## The task
Please set down each line of the data again, unchanged.

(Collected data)
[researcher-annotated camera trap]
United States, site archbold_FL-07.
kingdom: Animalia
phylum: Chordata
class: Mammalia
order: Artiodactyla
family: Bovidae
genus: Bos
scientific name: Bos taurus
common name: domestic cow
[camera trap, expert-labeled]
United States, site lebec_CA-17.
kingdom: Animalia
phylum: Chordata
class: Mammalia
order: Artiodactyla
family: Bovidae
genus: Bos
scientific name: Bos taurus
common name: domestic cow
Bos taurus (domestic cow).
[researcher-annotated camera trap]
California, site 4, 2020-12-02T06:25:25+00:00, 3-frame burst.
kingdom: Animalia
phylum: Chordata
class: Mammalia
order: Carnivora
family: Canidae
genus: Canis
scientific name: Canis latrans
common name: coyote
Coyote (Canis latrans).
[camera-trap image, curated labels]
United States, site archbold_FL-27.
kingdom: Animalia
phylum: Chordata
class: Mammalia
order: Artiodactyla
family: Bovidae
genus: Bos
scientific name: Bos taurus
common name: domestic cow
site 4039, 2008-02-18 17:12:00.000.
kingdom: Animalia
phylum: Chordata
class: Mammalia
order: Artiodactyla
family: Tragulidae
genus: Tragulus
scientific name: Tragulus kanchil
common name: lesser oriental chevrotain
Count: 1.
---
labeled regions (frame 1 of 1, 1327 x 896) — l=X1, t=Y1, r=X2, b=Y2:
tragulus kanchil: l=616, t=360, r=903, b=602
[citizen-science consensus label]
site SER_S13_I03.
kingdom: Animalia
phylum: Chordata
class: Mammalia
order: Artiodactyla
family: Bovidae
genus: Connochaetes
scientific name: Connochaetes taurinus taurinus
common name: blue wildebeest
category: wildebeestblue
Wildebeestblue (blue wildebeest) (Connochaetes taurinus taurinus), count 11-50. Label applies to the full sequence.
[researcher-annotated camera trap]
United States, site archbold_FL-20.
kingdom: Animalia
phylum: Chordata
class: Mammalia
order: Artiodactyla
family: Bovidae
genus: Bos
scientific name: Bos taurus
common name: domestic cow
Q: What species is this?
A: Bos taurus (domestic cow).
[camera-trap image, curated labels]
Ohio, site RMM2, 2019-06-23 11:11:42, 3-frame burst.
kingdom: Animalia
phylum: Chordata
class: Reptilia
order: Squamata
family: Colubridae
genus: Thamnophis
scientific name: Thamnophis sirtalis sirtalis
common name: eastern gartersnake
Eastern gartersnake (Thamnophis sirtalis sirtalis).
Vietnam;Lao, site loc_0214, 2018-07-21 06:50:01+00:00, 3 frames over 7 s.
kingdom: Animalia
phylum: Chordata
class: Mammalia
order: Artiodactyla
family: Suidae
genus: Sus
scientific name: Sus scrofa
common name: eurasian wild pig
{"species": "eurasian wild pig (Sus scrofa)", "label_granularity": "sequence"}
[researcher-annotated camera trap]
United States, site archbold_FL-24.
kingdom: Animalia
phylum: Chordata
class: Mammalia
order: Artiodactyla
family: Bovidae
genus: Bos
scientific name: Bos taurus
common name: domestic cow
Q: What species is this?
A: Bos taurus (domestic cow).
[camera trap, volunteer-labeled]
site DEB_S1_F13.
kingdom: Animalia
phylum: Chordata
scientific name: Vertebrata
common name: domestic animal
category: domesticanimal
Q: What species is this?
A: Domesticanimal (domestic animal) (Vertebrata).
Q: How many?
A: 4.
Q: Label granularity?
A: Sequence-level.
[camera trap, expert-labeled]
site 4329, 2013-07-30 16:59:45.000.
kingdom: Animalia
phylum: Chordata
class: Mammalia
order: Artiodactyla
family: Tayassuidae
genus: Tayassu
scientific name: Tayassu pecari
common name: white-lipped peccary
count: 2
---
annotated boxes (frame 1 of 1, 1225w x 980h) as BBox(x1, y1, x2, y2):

## Response below
[researcher-annotated camera trap]
United States, site archbold_FL-07.
kingdom: Animalia
phylum: Chordata
class: Mammalia
order: Artiodactyla
family: Bovidae
genus: Bos
scientific name: Bos taurus
common name: domestic cow
[camera trap, expert-labeled]
United States, site lebec_CA-17.
kingdom: Animalia
phylum: Chordata
class: Mammalia
order: Artiodactyla
family: Bovidae
genus: Bos
scientific name: Bos taurus
common name: domestic cow
Bos taurus (domestic cow).
[researcher-annotated camera trap]
California, site 4, 2020-12-02T06:25:25+00:00, 3-frame burst.
kingdom: Animalia
phylum: Chordata
class: Mammalia
order: Carnivora
family: Canidae
genus: Canis
scientific name: Canis latrans
common name: coyote
Coyote (Canis latrans).
[camera-trap image, curated labels]
United States, site archbold_FL-27.
kingdom: Animalia
phylum: Chordata
class: Mammalia
order: Artiodactyla
family: Bovidae
genus: Bos
scientific name: Bos taurus
common name: domestic cow
site 4039, 2008-02-18 17:12:00.000.
kingdom: Animalia
phylum: Chordata
class: Mammalia
order: Artiodactyla
family: Tragulidae
genus: Tragulus
scientific name: Tragulus kanchil
common name: lesser oriental chevrotain
Count: 1.
---
labeled regions (frame 1 of 1, 1327 x 896) — l=X1, t=Y1, r=X2, b=Y2:
tragulus kanchil: l=616, t=360, r=903, b=602
[citizen-science consensus label]
site SER_S13_I03.
kingdom: Animalia
phylum: Chordata
class: Mammalia
order: Artiodactyla
family: Bovidae
genus: Connochaetes
scientific name: Connochaetes taurinus taurinus
common name: blue wildebeest
category: wildebeestblue
Wildebeestblue (blue wildebeest) (Connochaetes taurinus taurinus), count 11-50. Label applies to the full sequence.
[researcher-annotated camera trap]
United States, site archbold_FL-20.
kingdom: Animalia
phylum: Chordata
class: Mammalia
order: Artiodactyla
family: Bovidae
genus: Bos
scientific name: Bos taurus
common name: domestic cow
Q: What species is this?
A: Bos taurus (domestic cow).
[camera-trap image, curated labels]
Ohio, site RMM2, 2019-06-23 11:11:42, 3-frame burst.
kingdom: Animalia
phylum: Chordata
class: Reptilia
order: Squamata
family: Colubridae
genus: Thamnophis
scientific name: Thamnophis sirtalis sirtalis
common name: eastern gartersnake
Eastern gartersnake (Thamnophis sirtalis sirtalis).
Vietnam;Lao, site loc_0214, 2018-07-21 06:50:01+00:00, 3 frames over 7 s.
kingdom: Animalia
phylum: Chordata
class: Mammalia
order: Artiodactyla
family: Suidae
genus: Sus
scientific name: Sus scrofa
common name: eurasian wild pig
{"species": "eurasian wild pig (Sus scrofa)", "label_granularity": "sequence"}
[researcher-annotated camera trap]
United States, site archbold_FL-24.
kingdom: Animalia
phylum: Chordata
class: Mammalia
order: Artiodactyla
family: Bovidae
genus: Bos
scientific name: Bos taurus
common name: domestic cow
Q: What species is this?
A: Bos taurus (domestic cow).
[camera trap, volunteer-labeled]
site DEB_S1_F13.
kingdom: Animalia
phylum: Chordata
scientific name: Vertebrata
common name: domestic animal
category: domesticanimal
Q: What species is this?
A: Domesticanimal (domestic animal) (Vertebrata).
Q: How many?
A: 4.
Q: Label granularity?
A: Sequence-level.
[camera trap, expert-labeled]
site 4329, 2013-07-30 16:59:45.000.
kingdom: Animalia
phylum: Chordata
class: Mammalia
order: Artiodactyla
family: Tayassuidae
genus: Tayassu
scientific name: Tayassu pecari
common name: white-lipped peccary
count: 2
---
annotated boxes (frame 1 of 1, 1225w x 980h) as BBox(x1, y1, x2, y2):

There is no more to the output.